Applied Differential Equations I
Material on Test 3
MA 341H-040 home page | Schedule | Homework | Hints and answers | Test study guides
Projects | Technology and DE's | Interactive DE tool | Calculus with Maple | Grade Book
Test 3 is Friday, November 16.
The test will be on Secs. 9.1 - 9.7, 5.4, and 12.2.
Calculators may be used for arithmetic only. You may also use the table of integrals in the front of the text.
Things you should be able to do:
Sec. 9.2. Use row-reduction to row-echelon form to find all solutions of a system of linear equations.
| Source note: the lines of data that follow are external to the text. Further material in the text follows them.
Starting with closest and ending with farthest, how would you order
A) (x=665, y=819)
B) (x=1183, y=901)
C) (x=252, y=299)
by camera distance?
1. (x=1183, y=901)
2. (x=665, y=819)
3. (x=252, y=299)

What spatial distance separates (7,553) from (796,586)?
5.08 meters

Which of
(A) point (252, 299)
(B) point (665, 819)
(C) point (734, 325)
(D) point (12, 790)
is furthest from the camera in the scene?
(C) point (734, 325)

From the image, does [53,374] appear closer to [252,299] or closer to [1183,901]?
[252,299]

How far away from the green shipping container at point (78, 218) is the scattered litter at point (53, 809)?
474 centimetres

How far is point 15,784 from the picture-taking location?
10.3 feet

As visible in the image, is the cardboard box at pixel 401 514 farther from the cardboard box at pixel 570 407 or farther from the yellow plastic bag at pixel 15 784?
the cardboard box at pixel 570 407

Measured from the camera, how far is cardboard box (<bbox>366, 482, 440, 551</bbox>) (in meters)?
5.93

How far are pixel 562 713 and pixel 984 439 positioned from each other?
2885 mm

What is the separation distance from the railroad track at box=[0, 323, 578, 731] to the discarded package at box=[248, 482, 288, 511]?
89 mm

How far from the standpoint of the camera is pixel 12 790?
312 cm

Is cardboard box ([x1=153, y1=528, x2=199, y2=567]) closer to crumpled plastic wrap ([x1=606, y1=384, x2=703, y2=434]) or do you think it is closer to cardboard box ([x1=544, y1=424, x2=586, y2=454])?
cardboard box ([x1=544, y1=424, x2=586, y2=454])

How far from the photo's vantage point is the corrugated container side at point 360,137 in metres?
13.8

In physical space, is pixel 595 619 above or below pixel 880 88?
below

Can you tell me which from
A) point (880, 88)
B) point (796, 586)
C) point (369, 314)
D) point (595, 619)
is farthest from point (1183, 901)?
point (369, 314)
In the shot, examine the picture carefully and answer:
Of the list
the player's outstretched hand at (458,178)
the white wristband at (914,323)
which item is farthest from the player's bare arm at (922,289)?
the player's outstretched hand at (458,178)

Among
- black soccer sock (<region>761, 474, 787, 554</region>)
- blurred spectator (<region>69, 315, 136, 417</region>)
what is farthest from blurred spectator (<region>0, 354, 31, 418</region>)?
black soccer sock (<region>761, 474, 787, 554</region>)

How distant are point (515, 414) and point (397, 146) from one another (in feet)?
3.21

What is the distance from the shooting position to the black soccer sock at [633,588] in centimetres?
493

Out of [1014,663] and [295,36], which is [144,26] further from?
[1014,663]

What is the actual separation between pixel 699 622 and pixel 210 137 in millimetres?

Sec. 9.3. Add matrices, multiply them by a constant, multiply matrices. Find the inverse of a square matrix using row-reduction. (For 2 by 2 matrices you may use the simple formula.) Find the determinant of a square matrix. Differentiate and integrate vector-valued and matrix-valued functions. Check that a vector or matrix function of t satisfies a differential equation. In addition, be sure you understand the theorem on p. 519.
Sec. 9.4. Rewrite a system of scalar differential equations as a differential equation in matrix form and vice-versa. Check that a collection of solutions of x'=Ax is a fundamental set of solutions, and use these solutions to give the general solution and a fundamental matrix. Also, use these solutions and a particular solution of x'=Ax+f to give the general solution of x'=Ax+f.
Secs. 9.5 and 9.6. Find eigenvalues and eigenvectors of a square matrix A. Use them to give the general solution for x'=Ax. Use the general solution or the fundamental matrix to solve initial value problems.
Sec. 9.7. MODIFIED NOV. 12: Use the variation of parameters formula to find the general solution of x'=Ax+f.